У меня вот сейчас появился новый роман, на днях выйдет по-русски в Берлине, он называется «Великий гопник», это разговор о русском правителе сегодняшнем и о культуре, и была только что пьеса, она до сих пор идет во Фрайбурге с большим успехом. Это всегда так. Беда такая, политическая, какой-то облом заставляет культуру задуматься. И чувствуя рану в своем писательском боку, ты, обливаясь кровью, все равно как бы более внимательно следишь за тем, что такое жизнь. Вот такая вот странная вещь — писатель. То есть получается, что все равно культура — это, как я говорю, борьба с энтропией. Просто эта энтропия начинает пожирать все новые и новые пространства.
Так что, что касается меня, то я пишу и довольно много, сейчас пишу новую книгу. Что касается вот такого писательского окружения, тут можно вспомнить советскую действительность после революции. Что-то появится, конечно, и в метрополии, безусловно, то, что в эмиграции, сохранится в эмиграции, потом будет какая-то попытка все это вместе соединить. Ну вот, наверное соединят, потом опять все развалится.
— Я помню, Дмитрий Сергеевич Лихачев, академик, говорил о двух культурах — эмигрантской и внутрироссийской — как об островной и материковой. Что российская культура в самой России — это материк, а все, что откололось, это острова. Ну в конце концов, если русская культура — империя, то и острова входят под ее сень, да?
— Ну я не знаю, я не согласен с Лихачевым в данном случае, хотя очень его ценю. Я считаю, что просто культура едина, она объединена языком и талантом. Если есть язык и талант, то, в общем, какая разница, это Набоков или Олеша, это Бродский или, допустим, Вознесенский в начале своей поры, когда он был совершенно гениальный. В общем все это не имеет большого значения. Русский язык настолько могучий действительно, уж что есть, то есть, что он как бы пожирает вот эти границы и сохраняется не только у нас в памяти, но и становится международным таким очень важным рупором о человеке.
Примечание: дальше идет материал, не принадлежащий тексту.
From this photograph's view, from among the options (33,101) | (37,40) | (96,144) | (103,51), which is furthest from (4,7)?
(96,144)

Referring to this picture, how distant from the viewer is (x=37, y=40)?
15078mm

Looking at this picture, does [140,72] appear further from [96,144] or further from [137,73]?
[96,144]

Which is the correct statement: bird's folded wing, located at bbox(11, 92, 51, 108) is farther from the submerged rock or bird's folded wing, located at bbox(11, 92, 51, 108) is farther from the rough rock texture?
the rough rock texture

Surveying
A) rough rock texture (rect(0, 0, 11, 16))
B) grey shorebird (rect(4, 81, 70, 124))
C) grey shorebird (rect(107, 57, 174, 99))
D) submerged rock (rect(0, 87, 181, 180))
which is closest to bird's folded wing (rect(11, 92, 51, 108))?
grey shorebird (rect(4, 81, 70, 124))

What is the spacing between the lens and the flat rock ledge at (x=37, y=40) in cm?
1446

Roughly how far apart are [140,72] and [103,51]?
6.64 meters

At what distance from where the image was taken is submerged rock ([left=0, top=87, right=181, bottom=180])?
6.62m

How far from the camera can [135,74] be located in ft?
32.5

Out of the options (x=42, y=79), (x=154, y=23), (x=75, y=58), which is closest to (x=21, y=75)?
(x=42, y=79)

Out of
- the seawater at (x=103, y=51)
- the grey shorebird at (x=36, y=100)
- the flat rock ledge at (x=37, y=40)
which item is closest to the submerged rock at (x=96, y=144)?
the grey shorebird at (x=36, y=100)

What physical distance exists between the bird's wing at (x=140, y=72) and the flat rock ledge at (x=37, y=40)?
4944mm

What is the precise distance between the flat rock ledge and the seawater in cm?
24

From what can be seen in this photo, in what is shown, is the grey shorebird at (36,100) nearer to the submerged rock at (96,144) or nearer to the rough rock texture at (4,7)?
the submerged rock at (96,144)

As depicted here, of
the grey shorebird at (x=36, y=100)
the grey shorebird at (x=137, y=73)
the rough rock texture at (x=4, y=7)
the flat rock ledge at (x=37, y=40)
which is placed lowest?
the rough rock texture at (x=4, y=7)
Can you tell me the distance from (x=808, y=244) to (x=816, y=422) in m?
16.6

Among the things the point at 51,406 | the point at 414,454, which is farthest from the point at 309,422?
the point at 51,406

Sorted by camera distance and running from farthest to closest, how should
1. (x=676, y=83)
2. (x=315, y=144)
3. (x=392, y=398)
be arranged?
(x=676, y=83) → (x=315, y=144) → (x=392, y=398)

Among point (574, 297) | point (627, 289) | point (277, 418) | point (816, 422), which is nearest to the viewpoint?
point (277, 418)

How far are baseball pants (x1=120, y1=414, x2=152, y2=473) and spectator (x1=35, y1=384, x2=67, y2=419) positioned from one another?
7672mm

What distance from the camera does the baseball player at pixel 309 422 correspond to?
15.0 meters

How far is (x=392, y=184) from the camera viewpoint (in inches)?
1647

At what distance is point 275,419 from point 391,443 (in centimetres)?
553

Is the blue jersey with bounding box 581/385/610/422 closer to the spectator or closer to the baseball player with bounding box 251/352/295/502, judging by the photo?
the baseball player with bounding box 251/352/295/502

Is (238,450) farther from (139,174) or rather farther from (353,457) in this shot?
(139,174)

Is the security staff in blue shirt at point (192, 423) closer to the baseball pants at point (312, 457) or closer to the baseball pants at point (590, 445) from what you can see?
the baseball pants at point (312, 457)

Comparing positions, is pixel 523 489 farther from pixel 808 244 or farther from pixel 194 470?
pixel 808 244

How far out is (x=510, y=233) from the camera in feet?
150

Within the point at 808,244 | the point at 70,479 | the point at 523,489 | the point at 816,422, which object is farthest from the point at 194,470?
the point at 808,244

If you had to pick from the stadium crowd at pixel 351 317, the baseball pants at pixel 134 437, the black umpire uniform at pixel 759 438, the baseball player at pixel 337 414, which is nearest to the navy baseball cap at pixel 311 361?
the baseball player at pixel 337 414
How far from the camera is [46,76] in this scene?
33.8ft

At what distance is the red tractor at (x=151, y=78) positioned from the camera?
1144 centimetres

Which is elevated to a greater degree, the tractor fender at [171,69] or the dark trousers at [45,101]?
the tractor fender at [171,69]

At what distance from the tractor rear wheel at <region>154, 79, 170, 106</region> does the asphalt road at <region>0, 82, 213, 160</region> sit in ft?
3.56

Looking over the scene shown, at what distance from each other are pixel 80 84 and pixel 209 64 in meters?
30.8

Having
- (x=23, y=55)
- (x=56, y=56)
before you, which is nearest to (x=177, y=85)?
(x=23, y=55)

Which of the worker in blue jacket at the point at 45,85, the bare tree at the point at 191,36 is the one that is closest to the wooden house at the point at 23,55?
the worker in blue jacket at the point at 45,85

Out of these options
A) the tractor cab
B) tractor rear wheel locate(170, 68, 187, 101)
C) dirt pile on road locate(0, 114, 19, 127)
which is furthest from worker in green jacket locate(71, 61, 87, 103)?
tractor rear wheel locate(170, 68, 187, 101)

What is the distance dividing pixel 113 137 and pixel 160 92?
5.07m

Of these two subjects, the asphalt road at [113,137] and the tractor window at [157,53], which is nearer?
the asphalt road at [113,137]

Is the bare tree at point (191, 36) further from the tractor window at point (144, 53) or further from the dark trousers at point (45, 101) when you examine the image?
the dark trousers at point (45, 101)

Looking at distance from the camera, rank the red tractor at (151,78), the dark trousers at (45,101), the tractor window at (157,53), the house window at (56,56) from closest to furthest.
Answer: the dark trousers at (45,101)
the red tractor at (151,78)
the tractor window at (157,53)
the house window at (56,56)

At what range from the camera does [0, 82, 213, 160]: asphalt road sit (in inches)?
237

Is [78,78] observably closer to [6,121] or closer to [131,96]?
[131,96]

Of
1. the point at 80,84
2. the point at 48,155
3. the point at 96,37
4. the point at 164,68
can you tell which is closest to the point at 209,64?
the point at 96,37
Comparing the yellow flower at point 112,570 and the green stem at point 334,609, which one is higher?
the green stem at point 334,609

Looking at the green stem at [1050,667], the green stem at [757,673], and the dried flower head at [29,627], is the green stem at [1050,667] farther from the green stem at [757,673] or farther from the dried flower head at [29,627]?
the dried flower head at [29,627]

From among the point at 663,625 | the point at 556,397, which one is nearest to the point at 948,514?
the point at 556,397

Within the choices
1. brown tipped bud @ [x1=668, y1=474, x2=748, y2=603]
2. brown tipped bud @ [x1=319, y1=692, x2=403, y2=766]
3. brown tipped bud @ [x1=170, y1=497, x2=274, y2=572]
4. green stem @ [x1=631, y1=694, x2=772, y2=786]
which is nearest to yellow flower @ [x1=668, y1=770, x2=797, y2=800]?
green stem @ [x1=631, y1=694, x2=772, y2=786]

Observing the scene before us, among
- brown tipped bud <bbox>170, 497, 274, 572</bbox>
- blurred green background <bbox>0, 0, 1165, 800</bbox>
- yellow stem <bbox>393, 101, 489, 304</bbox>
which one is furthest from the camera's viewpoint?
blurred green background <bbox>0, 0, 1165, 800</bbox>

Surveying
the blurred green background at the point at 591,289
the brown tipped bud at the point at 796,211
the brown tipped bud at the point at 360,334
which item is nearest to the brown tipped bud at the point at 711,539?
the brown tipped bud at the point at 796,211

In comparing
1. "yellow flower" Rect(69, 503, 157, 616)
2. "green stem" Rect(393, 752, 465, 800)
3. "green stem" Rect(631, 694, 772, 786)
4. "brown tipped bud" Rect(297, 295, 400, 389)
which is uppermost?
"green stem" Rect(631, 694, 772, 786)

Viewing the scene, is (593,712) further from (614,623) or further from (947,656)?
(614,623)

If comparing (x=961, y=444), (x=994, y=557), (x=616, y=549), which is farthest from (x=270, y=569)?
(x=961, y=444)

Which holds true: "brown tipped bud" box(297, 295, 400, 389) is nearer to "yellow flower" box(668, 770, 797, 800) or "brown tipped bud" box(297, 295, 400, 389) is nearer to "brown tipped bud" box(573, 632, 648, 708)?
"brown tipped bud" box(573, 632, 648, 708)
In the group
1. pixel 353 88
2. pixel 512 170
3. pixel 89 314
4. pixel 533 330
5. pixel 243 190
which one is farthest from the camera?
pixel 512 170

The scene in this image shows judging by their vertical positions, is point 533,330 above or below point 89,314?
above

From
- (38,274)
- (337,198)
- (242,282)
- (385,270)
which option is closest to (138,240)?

Все равно, в общем, [на Западе] идут фильмы и спектакли — ну мы говорим в данном случае про Чехова. Много фильмов и так далее и, естественно, литература. Поэтому я думаю, с культурой все будет неплохо. Думаю, что в самой стране тоже будет не так плохо, очухается страна. Россия, как грибы, рождает какие-то таланты, это тоже уникальная особенность этой страны. Даже в самые плохие времена, в самую плохую пору. Ну посмотрим, что она родит в этот раз.
«Беспокоиться о культуре не надо»
— По поводу русской культуры великой — ее убить можно? Она же казалась неубиваемой, а тут вдруг раз — поворот от Европы, к которой вообще русская культура приписана, к некоему, скажем так, глобальному Югу. Ей вообще можно поменять прописку, русской культуре?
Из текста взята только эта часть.